Spatial reasoning records
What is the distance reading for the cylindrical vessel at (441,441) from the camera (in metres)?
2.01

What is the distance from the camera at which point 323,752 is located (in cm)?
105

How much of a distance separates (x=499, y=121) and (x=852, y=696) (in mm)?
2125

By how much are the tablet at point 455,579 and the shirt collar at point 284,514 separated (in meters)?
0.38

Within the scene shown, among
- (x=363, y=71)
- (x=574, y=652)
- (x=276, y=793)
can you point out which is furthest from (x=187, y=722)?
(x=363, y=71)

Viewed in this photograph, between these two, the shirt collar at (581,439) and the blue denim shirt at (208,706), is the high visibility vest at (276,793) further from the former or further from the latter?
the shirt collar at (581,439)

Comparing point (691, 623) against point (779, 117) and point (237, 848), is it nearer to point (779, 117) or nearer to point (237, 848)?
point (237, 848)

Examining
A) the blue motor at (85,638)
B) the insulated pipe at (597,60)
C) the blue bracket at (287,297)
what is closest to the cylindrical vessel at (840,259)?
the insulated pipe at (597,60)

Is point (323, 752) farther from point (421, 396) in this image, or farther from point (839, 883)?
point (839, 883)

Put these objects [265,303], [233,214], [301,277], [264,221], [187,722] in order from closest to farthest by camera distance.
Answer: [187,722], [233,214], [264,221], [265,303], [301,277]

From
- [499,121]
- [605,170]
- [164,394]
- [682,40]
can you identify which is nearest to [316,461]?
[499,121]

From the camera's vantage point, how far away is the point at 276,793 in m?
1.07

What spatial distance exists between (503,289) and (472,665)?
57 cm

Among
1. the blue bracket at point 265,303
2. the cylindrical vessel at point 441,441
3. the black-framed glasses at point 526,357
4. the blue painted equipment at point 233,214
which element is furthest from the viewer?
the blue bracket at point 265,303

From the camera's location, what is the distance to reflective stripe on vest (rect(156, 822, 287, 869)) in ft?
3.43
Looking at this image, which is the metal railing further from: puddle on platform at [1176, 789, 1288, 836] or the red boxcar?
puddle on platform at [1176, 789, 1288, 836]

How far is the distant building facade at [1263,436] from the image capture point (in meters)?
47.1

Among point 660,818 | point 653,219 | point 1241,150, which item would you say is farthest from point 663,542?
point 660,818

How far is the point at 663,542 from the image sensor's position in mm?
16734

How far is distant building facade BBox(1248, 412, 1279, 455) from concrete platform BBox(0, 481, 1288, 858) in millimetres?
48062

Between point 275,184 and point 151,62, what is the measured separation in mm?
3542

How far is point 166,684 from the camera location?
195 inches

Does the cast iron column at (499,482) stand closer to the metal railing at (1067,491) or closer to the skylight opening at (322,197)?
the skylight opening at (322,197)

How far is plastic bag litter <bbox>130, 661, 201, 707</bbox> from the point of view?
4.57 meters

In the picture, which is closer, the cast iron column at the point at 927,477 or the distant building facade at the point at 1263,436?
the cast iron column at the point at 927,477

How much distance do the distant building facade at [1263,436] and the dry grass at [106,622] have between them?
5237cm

◆ Exercise:
From the line holding "How far is the distant" through the last line above, reproduce each line exactly and add nothing.

◆ Task solution:
How far is the distant building facade at [1263,436] from the image capture point (in meters)?
47.1

Among point 660,818 | point 653,219 | point 1241,150, which item would you say is farthest from point 663,542?
point 660,818

How far is the point at 663,542 from the image sensor's position in mm?
16734

How far is distant building facade BBox(1248, 412, 1279, 455) from concrete platform BBox(0, 481, 1288, 858) in millimetres?
48062

Between point 275,184 and point 151,62, what is the measured separation in mm?
3542

How far is point 166,684 from the camera location?
195 inches

Does the cast iron column at (499,482) stand closer to the metal railing at (1067,491) or closer to the skylight opening at (322,197)?
the skylight opening at (322,197)

How far is plastic bag litter <bbox>130, 661, 201, 707</bbox> from the point of view?
4.57 meters

In the picture, which is closer, the cast iron column at the point at 927,477 or the distant building facade at the point at 1263,436?
the cast iron column at the point at 927,477

How much distance do the distant building facade at [1263,436] and the dry grass at [106,622] have between them?
5237cm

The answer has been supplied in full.